One potential improvement was to optimize the collection of touch points for an ink annotation. All we had to do was only collect relevant touch points and discard redundant points that weren’t needed for a drawing, while still keeping the drawing accurate. “That doesn’t sound too hard,” we thought. Spoiler alert: We were wrong.
We went to the drawing board, quite literally, and started to sketch out the possible ways of optimizing the collection of touch points.
Our first step was to filter out the points that are close to each other. We set a threshold for the distance between points where two points can be considered identical. This resulted in an immediate win in the form of reduced ink annotation size, but we were sure there were even more performance improvements we could squeeze out with some additional optimizations.

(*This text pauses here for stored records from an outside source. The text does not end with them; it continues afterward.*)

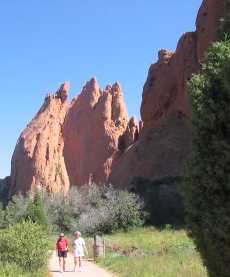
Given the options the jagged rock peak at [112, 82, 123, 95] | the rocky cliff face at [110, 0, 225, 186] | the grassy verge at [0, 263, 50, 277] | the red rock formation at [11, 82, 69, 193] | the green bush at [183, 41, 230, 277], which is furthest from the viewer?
the red rock formation at [11, 82, 69, 193]

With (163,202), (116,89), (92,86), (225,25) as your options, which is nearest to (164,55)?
(116,89)

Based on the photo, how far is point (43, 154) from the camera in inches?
3164

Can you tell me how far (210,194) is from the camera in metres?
7.72

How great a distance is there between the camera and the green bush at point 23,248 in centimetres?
1703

The second part of the solution we came up with was to reduce the number of points in a straight line. It involved keeping only the start and the end points of a drawn straight line. We also defined a tolerance within which a point can be said to be on a straight line.
Next, we decided to take the route of trial and error to ensure that we could extract the best reduction from our algorithm with no loss in the fidelity of a drawing. This involved a lot of testing, as we tried many different tolerance levels for both of the steps outlined above to get the results. This was a manual process, as we wanted to get to a result that would seem optimum when the ink annotation was carried out in real time.
In the video below, we’re using Apple Pencil to scribble on a PDF using the ink annotation tool. For every stroke drawn, the number of points fed to the app by the system can be found next to Original, while the actual number of points that comprise the stroke after the above reduction of points can be found next to Reduced. If you look at the numbers, you can see how well our solution works without affecting the fidelity of the annotation.
Conclusion
With the solution outlined above, we were able to reduce the size of ink annotations up to 50 percent. This resulted in improved loading and viewing of a document with a lot of annotations, as well as reduced sync times for Instant.
Apple provides a decent of set of APIs with PencilKit, which can cover most use cases. However, taking the low-level approach of using a gesture recognizer can prove more flexible if you wish to have more control and want to carry out additional processes like the one discussed above.